On Aug 16, 2004, at 18:49, W & N Lafferty (Noelene) wrote:

[...] what sort of patterns best suit variegated yarn? Cloth stitch or half stitch diamonds/trails? Big or little spiders? I would think it would have to be very
simple, a "busy" pattern would be lost in variegated.

A *lot* depends on personal preference; what's "messy" in one person's eye is "lovely" in another's... :)


A bit depends on the thread and the variegation - how many colours, and how long between colour changes. Another bit depends on the pattern size (pin spacing); the farther apart the pins, the better the variegations show off.

If I use variegated thread, I aim for the shortest "span" between changes, which seems to be ca 1.5-2", and for not too many contrasting colours - 3 is the limit for me (OTOH, I prefer 3 to 2). But my pins are spaced 2-3mm apart ("Mostly Milanese" in 50/2 or 80/2 cotton being my lace of choice). With Torchon, and pins spaced more widely, you could use thread with longer "span" and still have something very pretty.

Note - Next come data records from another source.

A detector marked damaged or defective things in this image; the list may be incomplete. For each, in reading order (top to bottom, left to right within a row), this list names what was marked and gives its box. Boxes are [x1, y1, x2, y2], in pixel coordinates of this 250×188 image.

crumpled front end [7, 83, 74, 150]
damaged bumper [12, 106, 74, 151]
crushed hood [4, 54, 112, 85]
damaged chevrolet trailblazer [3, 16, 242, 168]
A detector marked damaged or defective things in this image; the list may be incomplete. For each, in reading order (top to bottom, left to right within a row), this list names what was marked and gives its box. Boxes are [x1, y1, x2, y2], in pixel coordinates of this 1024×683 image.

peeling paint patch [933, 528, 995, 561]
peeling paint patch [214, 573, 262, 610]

I use variegated thread *only* as workers - either in cloth or half stitch - with all passives the same colour (complementing or contrasting). And, preferably, in fairly wide swaths. That's where the variegation shows off to the best effect (IMO). Variegated thread (*again*: IMO) is wasted on passives, especially on the footside passives, which are the "couch potatoes" of lace, and don't move much, except down. The colour changes happen too seldom, and are too abrupt, even if you make sure to hang in the pairs at differing points of the colour-changing cycle. But, workers *do* look nice, even if I have to hang in an extra pair (or thread)

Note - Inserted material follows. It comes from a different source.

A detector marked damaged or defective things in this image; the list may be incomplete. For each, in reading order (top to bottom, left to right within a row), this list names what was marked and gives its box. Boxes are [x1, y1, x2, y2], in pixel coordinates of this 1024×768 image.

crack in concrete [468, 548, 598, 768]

All colour mixtures (several colours of passives/workers) take away a bit of focus from the *pattern*; variegated thread does it "in spades"... :)

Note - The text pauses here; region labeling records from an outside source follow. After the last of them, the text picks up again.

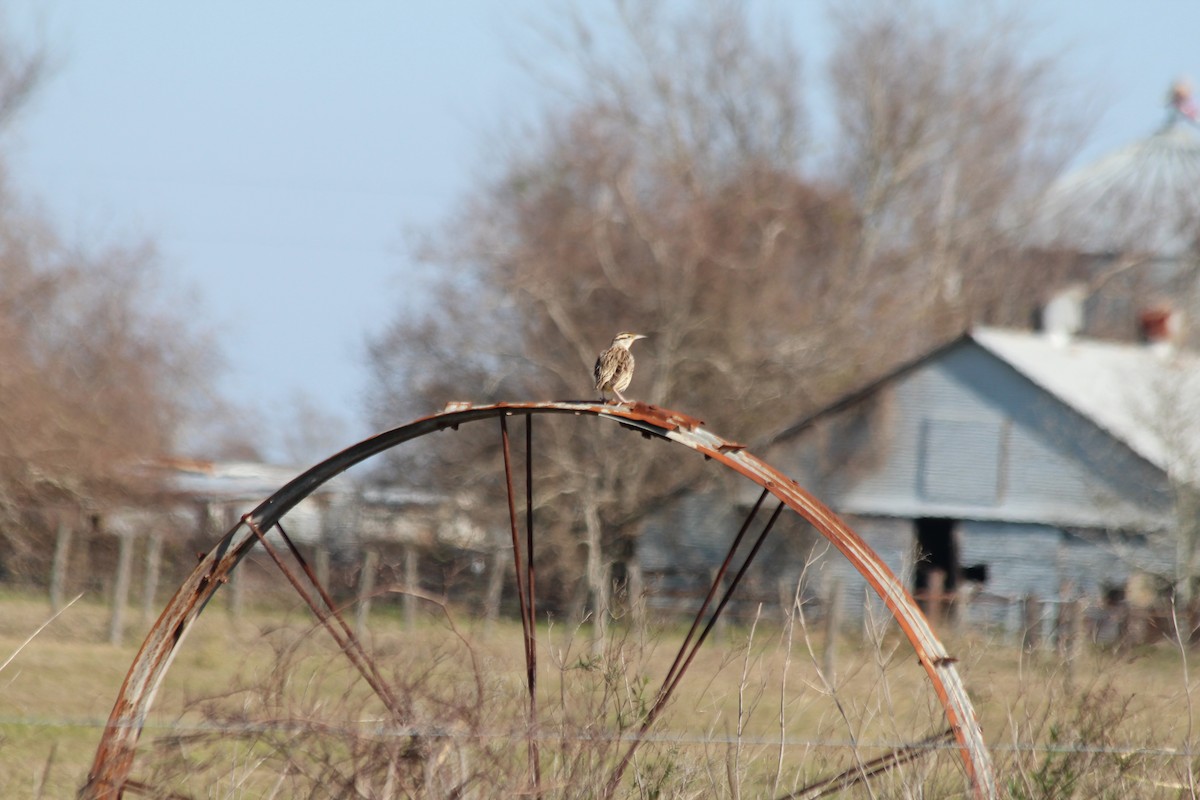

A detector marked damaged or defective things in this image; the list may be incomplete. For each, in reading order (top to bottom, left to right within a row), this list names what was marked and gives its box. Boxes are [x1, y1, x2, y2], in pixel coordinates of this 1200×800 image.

rusted steel frame [241, 520, 405, 719]
rusted steel frame [496, 419, 540, 786]
rusted steel frame [79, 402, 988, 796]
rusty metal wheel [82, 402, 993, 796]
rusted steel frame [604, 501, 792, 796]
rusted steel frame [657, 484, 768, 695]
rusted steel frame [777, 729, 955, 796]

I've only ever worked with variegated thread which had *different colours*; in the thickness/span-length I need, I haven't, so far, come accross a thread which moves between different shades (tones?) of the same colour. That might make a difference, and I could imagine it being used for both workers and passives. Or, perhaps, for passives only, with workers a solid colour? And, *definitely*, the edge passives a solid colour (darkest shade of the variegated, probably)...

---
Tamara P Duvall             http://lorien.emufarm.org/~tpd
Lexington, Virginia, USA     (Formerly of Warsaw, Poland)
              Healthy US through The No-CARB Diet:
    no C-heney, no A-shcroft, no R-umsfeld, no B-ush.